WHAT THE TASK ASKS: In full and without alteration, return the records below.

DATA FOR THIS TASK:
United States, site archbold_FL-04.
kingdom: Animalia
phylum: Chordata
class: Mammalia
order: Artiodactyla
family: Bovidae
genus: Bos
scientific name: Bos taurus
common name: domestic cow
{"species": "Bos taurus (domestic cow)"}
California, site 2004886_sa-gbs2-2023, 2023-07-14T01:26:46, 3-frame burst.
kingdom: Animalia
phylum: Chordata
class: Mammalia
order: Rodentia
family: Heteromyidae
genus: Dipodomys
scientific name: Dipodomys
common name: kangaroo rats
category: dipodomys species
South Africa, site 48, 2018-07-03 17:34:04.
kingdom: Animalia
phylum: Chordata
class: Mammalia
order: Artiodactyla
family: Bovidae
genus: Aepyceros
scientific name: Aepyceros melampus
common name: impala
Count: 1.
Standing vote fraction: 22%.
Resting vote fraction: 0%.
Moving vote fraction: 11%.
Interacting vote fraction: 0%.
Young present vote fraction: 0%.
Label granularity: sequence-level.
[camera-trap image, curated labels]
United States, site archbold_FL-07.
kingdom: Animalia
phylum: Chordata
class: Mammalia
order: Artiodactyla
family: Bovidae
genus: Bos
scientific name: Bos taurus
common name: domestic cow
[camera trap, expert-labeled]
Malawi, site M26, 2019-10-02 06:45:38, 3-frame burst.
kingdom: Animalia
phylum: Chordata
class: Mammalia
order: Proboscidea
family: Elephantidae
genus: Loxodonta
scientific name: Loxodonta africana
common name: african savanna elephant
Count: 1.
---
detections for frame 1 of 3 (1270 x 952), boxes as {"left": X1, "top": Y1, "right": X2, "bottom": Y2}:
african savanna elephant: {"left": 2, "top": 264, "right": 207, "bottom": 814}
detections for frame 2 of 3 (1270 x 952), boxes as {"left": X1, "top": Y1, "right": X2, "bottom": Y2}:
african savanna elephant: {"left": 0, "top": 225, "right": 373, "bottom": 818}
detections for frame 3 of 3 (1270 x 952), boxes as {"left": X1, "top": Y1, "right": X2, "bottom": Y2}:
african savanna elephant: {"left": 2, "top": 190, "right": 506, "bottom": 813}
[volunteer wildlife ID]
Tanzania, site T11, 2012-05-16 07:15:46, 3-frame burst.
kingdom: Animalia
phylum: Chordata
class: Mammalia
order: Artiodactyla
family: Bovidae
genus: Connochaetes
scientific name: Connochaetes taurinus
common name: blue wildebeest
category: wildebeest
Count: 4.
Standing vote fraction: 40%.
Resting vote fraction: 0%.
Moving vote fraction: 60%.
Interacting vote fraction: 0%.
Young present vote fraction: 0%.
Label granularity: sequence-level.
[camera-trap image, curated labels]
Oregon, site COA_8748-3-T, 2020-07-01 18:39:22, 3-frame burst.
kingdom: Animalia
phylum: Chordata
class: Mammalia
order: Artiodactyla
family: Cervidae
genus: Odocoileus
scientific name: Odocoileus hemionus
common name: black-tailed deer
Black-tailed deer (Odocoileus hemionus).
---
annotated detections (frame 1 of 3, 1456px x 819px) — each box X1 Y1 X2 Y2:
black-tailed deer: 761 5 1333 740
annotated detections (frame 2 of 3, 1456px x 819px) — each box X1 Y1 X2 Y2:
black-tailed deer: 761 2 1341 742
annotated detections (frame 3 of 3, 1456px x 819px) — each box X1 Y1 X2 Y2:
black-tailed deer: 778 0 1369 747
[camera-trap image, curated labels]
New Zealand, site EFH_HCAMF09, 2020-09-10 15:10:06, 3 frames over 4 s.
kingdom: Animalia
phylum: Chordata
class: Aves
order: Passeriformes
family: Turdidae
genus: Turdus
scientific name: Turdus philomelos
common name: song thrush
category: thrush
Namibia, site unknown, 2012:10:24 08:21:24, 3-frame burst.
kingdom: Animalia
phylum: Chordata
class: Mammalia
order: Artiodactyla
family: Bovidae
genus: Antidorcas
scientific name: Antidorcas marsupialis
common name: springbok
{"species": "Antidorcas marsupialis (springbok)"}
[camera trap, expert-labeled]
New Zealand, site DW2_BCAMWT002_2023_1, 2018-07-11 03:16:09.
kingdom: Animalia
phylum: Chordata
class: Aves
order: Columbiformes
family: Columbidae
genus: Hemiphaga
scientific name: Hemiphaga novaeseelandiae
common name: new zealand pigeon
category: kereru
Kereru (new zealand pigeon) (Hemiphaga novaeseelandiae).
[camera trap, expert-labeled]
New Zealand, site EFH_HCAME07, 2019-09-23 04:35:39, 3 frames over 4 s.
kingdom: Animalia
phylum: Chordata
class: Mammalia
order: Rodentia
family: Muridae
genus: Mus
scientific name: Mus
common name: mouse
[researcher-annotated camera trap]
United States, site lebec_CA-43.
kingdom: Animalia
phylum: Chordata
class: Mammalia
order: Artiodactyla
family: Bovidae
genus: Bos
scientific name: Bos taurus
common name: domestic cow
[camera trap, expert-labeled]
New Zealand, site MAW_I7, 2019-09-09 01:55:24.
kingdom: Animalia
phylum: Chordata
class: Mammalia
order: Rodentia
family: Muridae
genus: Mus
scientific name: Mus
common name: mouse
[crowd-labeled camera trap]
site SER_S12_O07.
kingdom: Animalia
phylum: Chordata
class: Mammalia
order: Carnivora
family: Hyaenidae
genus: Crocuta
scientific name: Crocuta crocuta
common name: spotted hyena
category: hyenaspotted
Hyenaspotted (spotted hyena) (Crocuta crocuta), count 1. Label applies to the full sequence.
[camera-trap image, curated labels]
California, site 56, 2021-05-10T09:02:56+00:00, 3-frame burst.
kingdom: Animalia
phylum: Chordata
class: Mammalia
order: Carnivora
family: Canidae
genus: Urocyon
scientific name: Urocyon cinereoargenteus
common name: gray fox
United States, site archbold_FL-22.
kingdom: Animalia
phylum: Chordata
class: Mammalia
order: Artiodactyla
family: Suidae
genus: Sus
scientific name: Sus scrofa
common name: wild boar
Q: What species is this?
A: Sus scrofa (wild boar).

ANSWER TO THIS EXERCISE:
United States, site archbold_FL-04.
kingdom: Animalia
phylum: Chordata
class: Mammalia
order: Artiodactyla
family: Bovidae
genus: Bos
scientific name: Bos taurus
common name: domestic cow
{"species": "Bos taurus (domestic cow)"}
California, site 2004886_sa-gbs2-2023, 2023-07-14T01:26:46, 3-frame burst.
kingdom: Animalia
phylum: Chordata
class: Mammalia
order: Rodentia
family: Heteromyidae
genus: Dipodomys
scientific name: Dipodomys
common name: kangaroo rats
category: dipodomys species
South Africa, site 48, 2018-07-03 17:34:04.
kingdom: Animalia
phylum: Chordata
class: Mammalia
order: Artiodactyla
family: Bovidae
genus: Aepyceros
scientific name: Aepyceros melampus
common name: impala
Count: 1.
Standing vote fraction: 22%.
Resting vote fraction: 0%.
Moving vote fraction: 11%.
Interacting vote fraction: 0%.
Young present vote fraction: 0%.
Label granularity: sequence-level.
[camera-trap image, curated labels]
United States, site archbold_FL-07.
kingdom: Animalia
phylum: Chordata
class: Mammalia
order: Artiodactyla
family: Bovidae
genus: Bos
scientific name: Bos taurus
common name: domestic cow
[camera trap, expert-labeled]
Malawi, site M26, 2019-10-02 06:45:38, 3-frame burst.
kingdom: Animalia
phylum: Chordata
class: Mammalia
order: Proboscidea
family: Elephantidae
genus: Loxodonta
scientific name: Loxodonta africana
common name: african savanna elephant
Count: 1.
---
detections for frame 1 of 3 (1270 x 952), boxes as {"left": X1, "top": Y1, "right": X2, "bottom": Y2}:
african savanna elephant: {"left": 2, "top": 264, "right": 207, "bottom": 814}
detections for frame 2 of 3 (1270 x 952), boxes as {"left": X1, "top": Y1, "right": X2, "bottom": Y2}:
african savanna elephant: {"left": 0, "top": 225, "right": 373, "bottom": 818}
detections for frame 3 of 3 (1270 x 952), boxes as {"left": X1, "top": Y1, "right": X2, "bottom": Y2}:
african savanna elephant: {"left": 2, "top": 190, "right": 506, "bottom": 813}
[volunteer wildlife ID]
Tanzania, site T11, 2012-05-16 07:15:46, 3-frame burst.
kingdom: Animalia
phylum: Chordata
class: Mammalia
order: Artiodactyla
family: Bovidae
genus: Connochaetes
scientific name: Connochaetes taurinus
common name: blue wildebeest
category: wildebeest
Count: 4.
Standing vote fraction: 40%.
Resting vote fraction: 0%.
Moving vote fraction: 60%.
Interacting vote fraction: 0%.
Young present vote fraction: 0%.
Label granularity: sequence-level.
[camera-trap image, curated labels]
Oregon, site COA_8748-3-T, 2020-07-01 18:39:22, 3-frame burst.
kingdom: Animalia
phylum: Chordata
class: Mammalia
order: Artiodactyla
family: Cervidae
genus: Odocoileus
scientific name: Odocoileus hemionus
common name: black-tailed deer
Black-tailed deer (Odocoileus hemionus).
---
annotated detections (frame 1 of 3, 1456px x 819px) — each box X1 Y1 X2 Y2:
black-tailed deer: 761 5 1333 740
annotated detections (frame 2 of 3, 1456px x 819px) — each box X1 Y1 X2 Y2:
black-tailed deer: 761 2 1341 742
annotated detections (frame 3 of 3, 1456px x 819px) — each box X1 Y1 X2 Y2:
black-tailed deer: 778 0 1369 747
[camera-trap image, curated labels]
New Zealand, site EFH_HCAMF09, 2020-09-10 15:10:06, 3 frames over 4 s.
kingdom: Animalia
phylum: Chordata
class: Aves
order: Passeriformes
family: Turdidae
genus: Turdus
scientific name: Turdus philomelos
common name: song thrush
category: thrush
Namibia, site unknown, 2012:10:24 08:21:24, 3-frame burst.
kingdom: Animalia
phylum: Chordata
class: Mammalia
order: Artiodactyla
family: Bovidae
genus: Antidorcas
scientific name: Antidorcas marsupialis
common name: springbok
{"species": "Antidorcas marsupialis (springbok)"}
[camera trap, expert-labeled]
New Zealand, site DW2_BCAMWT002_2023_1, 2018-07-11 03:16:09.
kingdom: Animalia
phylum: Chordata
class: Aves
order: Columbiformes
family: Columbidae
genus: Hemiphaga
scientific name: Hemiphaga novaeseelandiae
common name: new zealand pigeon
category: kereru
Kereru (new zealand pigeon) (Hemiphaga novaeseelandiae).
[camera trap, expert-labeled]
New Zealand, site EFH_HCAME07, 2019-09-23 04:35:39, 3 frames over 4 s.
kingdom: Animalia
phylum: Chordata
class: Mammalia
order: Rodentia
family: Muridae
genus: Mus
scientific name: Mus
common name: mouse
[researcher-annotated camera trap]
United States, site lebec_CA-43.
kingdom: Animalia
phylum: Chordata
class: Mammalia
order: Artiodactyla
family: Bovidae
genus: Bos
scientific name: Bos taurus
common name: domestic cow
[camera trap, expert-labeled]
New Zealand, site MAW_I7, 2019-09-09 01:55:24.
kingdom: Animalia
phylum: Chordata
class: Mammalia
order: Rodentia
family: Muridae
genus: Mus
scientific name: Mus
common name: mouse
[crowd-labeled camera trap]
site SER_S12_O07.
kingdom: Animalia
phylum: Chordata
class: Mammalia
order: Carnivora
family: Hyaenidae
genus: Crocuta
scientific name: Crocuta crocuta
common name: spotted hyena
category: hyenaspotted
Hyenaspotted (spotted hyena) (Crocuta crocuta), count 1. Label applies to the full sequence.
[camera-trap image, curated labels]
California, site 56, 2021-05-10T09:02:56+00:00, 3-frame burst.
kingdom: Animalia
phylum: Chordata
class: Mammalia
order: Carnivora
family: Canidae
genus: Urocyon
scientific name: Urocyon cinereoargenteus
common name: gray fox
United States, site archbold_FL-22.
kingdom: Animalia
phylum: Chordata
class: Mammalia
order: Artiodactyla
family: Suidae
genus: Sus
scientific name: Sus scrofa
common name: wild boar
Q: What species is this?
A: Sus scrofa (wild boar).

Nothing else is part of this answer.